Donc il y a les explications, celles de la salle vidéo sont effrayantes, je me suis vu agissant bizarrement quand je fais mes courses et me dis que je doit être méchamment surveillé par les caméras, mais ceci n'est rien comparé à la surveillance du personnel, et on le verra à travers deux cas. Avant ça on assistera au jeune qui vole un chargeur d'iPhone, et qui est d'un aplomb étonnant, surtout quand il ose demander la boîte à la fin, puis vient ce monsieur, qui vole de la viande car il n'a que quelques centimes pour finir le mois, on sent que ceci pèse sur les épaules de Thierry, qui ne peut pas montrer de faiblesse, mais on imagine qu'il pense qu'il pourrait être à la place du voleur pour nourrir sa famille, enfin bon bluffant. Entretemps sa voiture rendra l'âme, il ira voir la banquière pour demander un crédit de 2000€ sur 3 ans pour acheter une autre voiture, là, elle lui sortira un "je peux monter à 3500€ si vous voulez une meilleure voiture", putain, quelques mois avant elle lui proposait de façon gerbante une assurance vie, mais bordel, là elle cherche à vendre un crédit plus lourd à Thierry, qui reste taciturne, calme, posé, et n'en démord pas.

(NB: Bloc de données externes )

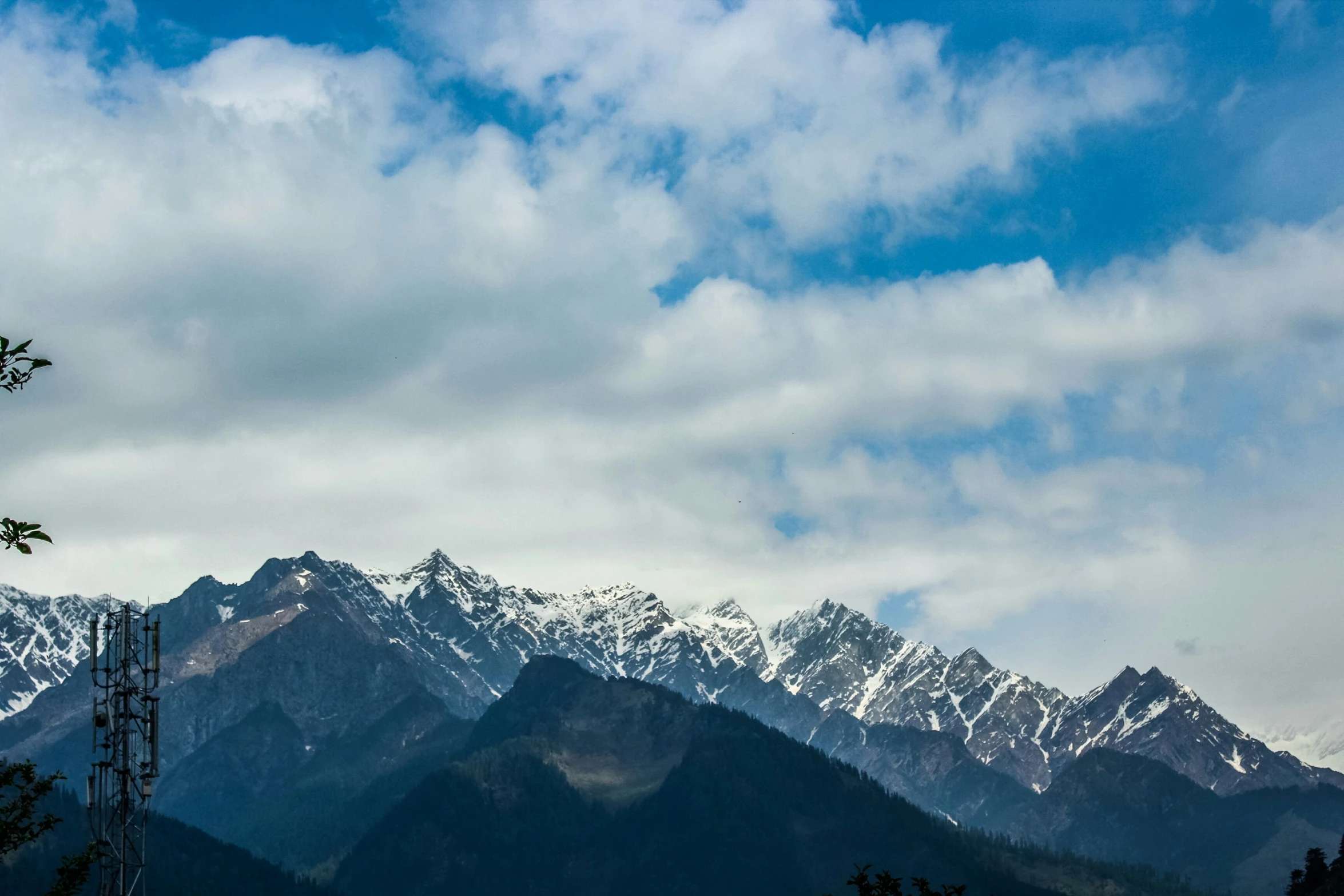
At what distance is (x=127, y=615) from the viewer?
8531 centimetres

On assistera à un départ à la retraite ultra gênant, avec une chanson... et un discours du directeur, c'est tellement collé à la réalité qu'on n'en rigole pas du tout, c'est juste gênant quoi. Le pire arrive quand une caissière, de 20 ans de carrière, est prise la main dans le sac, elle a osé prendre des coupons réduction que les clients n'ont pas voulu. Et si jusque là on était troué de partout par les galères de Thierry, là on prend dans la gueule le fait qu'une caissière ne peut même pas prendre un truc qui pourrait lui permettre de joindre les deux bouts à la fin du mois, scène hyper gênante que cette convocation entre le directeur, les agents de sécurité et la caissière. Le film s'achèvera, je vous spoil, par une autre caissière surprise en train de passer sa carte fidélité (alors que les clients n'en n'ont pas) parce que les points sont multipliés pas 10, là Thierry n'en peu plus pour sa santé morale, il se casse de ce monde de merde pas même foutu d'être flexible avec les employés.

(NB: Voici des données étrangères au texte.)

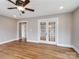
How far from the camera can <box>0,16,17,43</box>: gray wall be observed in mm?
6270

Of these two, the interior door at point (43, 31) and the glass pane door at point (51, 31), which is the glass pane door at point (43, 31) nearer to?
the interior door at point (43, 31)

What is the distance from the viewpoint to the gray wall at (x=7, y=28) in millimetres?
6270

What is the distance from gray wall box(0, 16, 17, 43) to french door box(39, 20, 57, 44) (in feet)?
10.2

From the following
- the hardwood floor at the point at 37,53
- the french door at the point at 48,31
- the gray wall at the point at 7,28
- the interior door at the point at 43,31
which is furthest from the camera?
the interior door at the point at 43,31

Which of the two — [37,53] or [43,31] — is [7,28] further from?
[37,53]

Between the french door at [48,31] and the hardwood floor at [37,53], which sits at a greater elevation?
the french door at [48,31]

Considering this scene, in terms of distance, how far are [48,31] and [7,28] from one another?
4015 millimetres

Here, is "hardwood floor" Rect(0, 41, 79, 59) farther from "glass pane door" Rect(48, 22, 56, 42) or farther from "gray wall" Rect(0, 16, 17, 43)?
"gray wall" Rect(0, 16, 17, 43)

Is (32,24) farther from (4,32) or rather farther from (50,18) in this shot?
(4,32)

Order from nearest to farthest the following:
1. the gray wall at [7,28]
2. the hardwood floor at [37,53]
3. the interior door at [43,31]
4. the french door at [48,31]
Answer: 1. the hardwood floor at [37,53]
2. the french door at [48,31]
3. the gray wall at [7,28]
4. the interior door at [43,31]

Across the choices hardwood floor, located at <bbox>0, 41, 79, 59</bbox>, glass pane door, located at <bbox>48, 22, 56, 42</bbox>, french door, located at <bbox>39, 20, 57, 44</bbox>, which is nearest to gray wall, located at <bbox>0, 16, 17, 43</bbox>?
hardwood floor, located at <bbox>0, 41, 79, 59</bbox>

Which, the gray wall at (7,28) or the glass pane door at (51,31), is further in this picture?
the gray wall at (7,28)

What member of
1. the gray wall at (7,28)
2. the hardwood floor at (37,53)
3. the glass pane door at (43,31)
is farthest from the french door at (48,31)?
the gray wall at (7,28)

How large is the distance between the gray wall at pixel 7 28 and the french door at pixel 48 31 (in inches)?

Je n'ai même pas parlé de la réunion des anciens de l'usine, qui veulent aller jusqu'au bout, on y constate que Thierry veut aller de l'avant, il n'en peut plus de se battre, le plus important pour lui c'est de trouver du boulot. Enfin bon, c'est 1h30 d'une intensité effarante, on plonge dans ce monde de galère qu'est la recherche d'emploi, avec les soucis que ça cause. Si déjà on est bien secoué par ça, le film en rajoute une couche avec cette plongée dans le monde des supermarchés, où l'on vire les gens pour faire augmenter le chiffre d'affaire, où on ne cherche pas à comprendre pourquoi une caissière essaie de boucler ses fins de mois avec des coupons que les clients ne veulent pas (ce qui provoquera un drame, je ne me remets pas de ce connard de DRH "ce n'est pas votre faute, ni la notre", pfff, fumier). Si par moment j'ai été gêné par le côté voyeur du truc, la plupart du temps c'est le choc qui prend le dessus. Vincent Lindon y est immense, et les autres personnages offrent un réalisme effrayant. Si je trouve que lui mettre un fils handicapé est un peu too much, ça permet surtout de comprendre pourquoi il n'envoie pas chier les acheteurs du mobil-home, ou pourquoi il met longtemps avant de quitter son nouveau boulot, il fait ça pour sa famille, pour s'en sortir, seulement l'horreur quotidienne de ce supermarché aura raison de son calme. J'avais peur que ça termine mal, et finalement c'est un peu le cas, on ignore ce que va devenir Thierry et sa famille, et c'est assez angoissant. Tous les gros connards qui disent que les chômeurs sont juste des profiteurs du système feraient mieux de voir ce film afin de comprendre la galère que c'est, tout ceci avant de causer à tort et à travers. J'ai adoré en étant la plupart du temps stupéfait par les scènes, on prend dans la gueule ce réalisme effrayant, et je vous le conseille à fond, c'est simple, ça m'a fait le même choc que Patients (ce dernier possède un peu plus d'humour quand même), à voir absolument, je compte même le prendre en DVD.